** begin EXERCISE MATERIAL **

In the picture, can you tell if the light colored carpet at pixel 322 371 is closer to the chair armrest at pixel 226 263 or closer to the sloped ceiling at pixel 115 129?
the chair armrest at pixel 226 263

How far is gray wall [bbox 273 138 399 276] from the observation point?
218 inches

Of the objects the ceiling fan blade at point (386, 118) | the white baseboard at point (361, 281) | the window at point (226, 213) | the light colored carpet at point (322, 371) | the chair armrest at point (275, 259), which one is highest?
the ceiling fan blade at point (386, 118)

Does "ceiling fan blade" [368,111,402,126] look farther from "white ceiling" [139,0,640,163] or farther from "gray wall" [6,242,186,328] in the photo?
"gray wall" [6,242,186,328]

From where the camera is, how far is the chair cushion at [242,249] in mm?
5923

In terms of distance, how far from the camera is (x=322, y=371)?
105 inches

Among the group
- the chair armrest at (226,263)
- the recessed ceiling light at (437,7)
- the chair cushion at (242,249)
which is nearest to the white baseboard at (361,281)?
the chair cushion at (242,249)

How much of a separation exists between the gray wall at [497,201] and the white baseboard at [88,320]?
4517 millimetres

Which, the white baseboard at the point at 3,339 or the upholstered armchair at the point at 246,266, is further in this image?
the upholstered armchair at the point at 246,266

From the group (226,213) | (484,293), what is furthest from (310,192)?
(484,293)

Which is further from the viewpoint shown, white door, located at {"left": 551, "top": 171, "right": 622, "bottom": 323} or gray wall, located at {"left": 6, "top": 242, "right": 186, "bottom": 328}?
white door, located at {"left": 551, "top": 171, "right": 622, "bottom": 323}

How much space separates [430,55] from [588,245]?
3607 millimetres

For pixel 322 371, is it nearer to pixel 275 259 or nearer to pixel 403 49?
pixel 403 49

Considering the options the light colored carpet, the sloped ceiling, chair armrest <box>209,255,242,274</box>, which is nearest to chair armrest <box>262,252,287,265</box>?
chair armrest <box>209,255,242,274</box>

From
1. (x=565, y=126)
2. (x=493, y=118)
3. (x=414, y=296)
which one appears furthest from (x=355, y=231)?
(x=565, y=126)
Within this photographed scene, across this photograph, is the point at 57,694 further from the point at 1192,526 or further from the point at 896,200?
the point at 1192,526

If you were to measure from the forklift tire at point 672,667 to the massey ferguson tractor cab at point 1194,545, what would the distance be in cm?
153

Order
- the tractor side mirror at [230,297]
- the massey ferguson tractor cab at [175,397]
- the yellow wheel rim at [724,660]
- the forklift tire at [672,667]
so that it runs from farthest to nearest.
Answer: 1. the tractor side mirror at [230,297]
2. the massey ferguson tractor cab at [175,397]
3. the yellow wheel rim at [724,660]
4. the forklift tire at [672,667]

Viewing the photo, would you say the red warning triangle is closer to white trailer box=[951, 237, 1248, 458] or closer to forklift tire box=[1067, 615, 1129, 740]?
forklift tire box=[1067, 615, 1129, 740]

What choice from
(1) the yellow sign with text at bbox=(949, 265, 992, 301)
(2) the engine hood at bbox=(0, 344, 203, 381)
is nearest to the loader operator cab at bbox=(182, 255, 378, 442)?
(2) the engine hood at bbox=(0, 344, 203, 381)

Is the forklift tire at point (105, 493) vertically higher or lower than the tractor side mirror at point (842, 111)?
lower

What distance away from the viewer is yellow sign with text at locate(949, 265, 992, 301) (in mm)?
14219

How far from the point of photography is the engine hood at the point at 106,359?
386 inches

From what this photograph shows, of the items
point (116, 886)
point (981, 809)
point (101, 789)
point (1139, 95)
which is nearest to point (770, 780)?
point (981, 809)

** end EXERCISE MATERIAL **

* THE TASK *
Your task is to repeat every line exactly.

* FINAL RESULT *
In the picture, can you tell if the light colored carpet at pixel 322 371 is closer to the chair armrest at pixel 226 263 or closer to the sloped ceiling at pixel 115 129?
the chair armrest at pixel 226 263

How far is gray wall [bbox 273 138 399 276] from the observation point?
218 inches

Of the objects the ceiling fan blade at point (386, 118) | the white baseboard at point (361, 281) | the window at point (226, 213) | the light colored carpet at point (322, 371) | the chair armrest at point (275, 259), which one is highest?
the ceiling fan blade at point (386, 118)

Does "ceiling fan blade" [368,111,402,126] look farther from "white ceiling" [139,0,640,163] or farther from "gray wall" [6,242,186,328] in the photo?
"gray wall" [6,242,186,328]

From where the camera is, how far is the chair cushion at [242,249] in mm?
5923

In terms of distance, how far from the camera is (x=322, y=371)?
105 inches

Among the group
- the chair armrest at (226,263)
- the recessed ceiling light at (437,7)
- the chair cushion at (242,249)
which is nearest to the white baseboard at (361,281)?
the chair cushion at (242,249)

How much of a separation exists between the gray wall at [497,201] and the white baseboard at [88,320]?
4517 millimetres

Which, the white baseboard at the point at 3,339 or the upholstered armchair at the point at 246,266, is further in this image?
the upholstered armchair at the point at 246,266

From the group (226,213) | (484,293), what is furthest from (310,192)?
(484,293)

Which is further from the viewpoint shown, white door, located at {"left": 551, "top": 171, "right": 622, "bottom": 323} or gray wall, located at {"left": 6, "top": 242, "right": 186, "bottom": 328}?
white door, located at {"left": 551, "top": 171, "right": 622, "bottom": 323}

How much space separates [430,55] from [588,245]?
3607 millimetres

For pixel 322 371, is it nearer to pixel 275 259 or nearer to pixel 403 49?
pixel 403 49

Considering the options the light colored carpet, the sloped ceiling, chair armrest <box>209,255,242,274</box>, which is nearest to chair armrest <box>262,252,287,265</box>?
chair armrest <box>209,255,242,274</box>

From
1. (x=565, y=126)
2. (x=493, y=118)
3. (x=414, y=296)
which one appears furthest from (x=355, y=231)?
(x=565, y=126)
Within this photographed scene, across this photograph, is the point at 57,694 further from the point at 1192,526 or further from the point at 896,200?
the point at 1192,526

If you were to measure from the forklift tire at point 672,667 to the massey ferguson tractor cab at point 1194,545, what would the distance be in cm?
153

Order
- the tractor side mirror at [230,297]
- the massey ferguson tractor cab at [175,397]
- the yellow wheel rim at [724,660]
- the forklift tire at [672,667]
so that it runs from farthest to nearest.
Answer: 1. the tractor side mirror at [230,297]
2. the massey ferguson tractor cab at [175,397]
3. the yellow wheel rim at [724,660]
4. the forklift tire at [672,667]

Viewing the photo, would you say the red warning triangle is closer to white trailer box=[951, 237, 1248, 458] or closer to forklift tire box=[1067, 615, 1129, 740]?
forklift tire box=[1067, 615, 1129, 740]

What choice from
(1) the yellow sign with text at bbox=(949, 265, 992, 301)
(2) the engine hood at bbox=(0, 344, 203, 381)
is nearest to the loader operator cab at bbox=(182, 255, 378, 442)?
(2) the engine hood at bbox=(0, 344, 203, 381)

Is the forklift tire at point (105, 493) vertically higher or lower than the tractor side mirror at point (842, 111)?
lower

What distance away from the viewer is yellow sign with text at locate(949, 265, 992, 301) (in mm)?
14219

How far from the point of photography is the engine hood at the point at 106,359?
386 inches

From what this photograph shows, of the items
point (116, 886)
point (981, 809)
point (101, 789)
point (1139, 95)
which is nearest to point (770, 780)?
point (981, 809)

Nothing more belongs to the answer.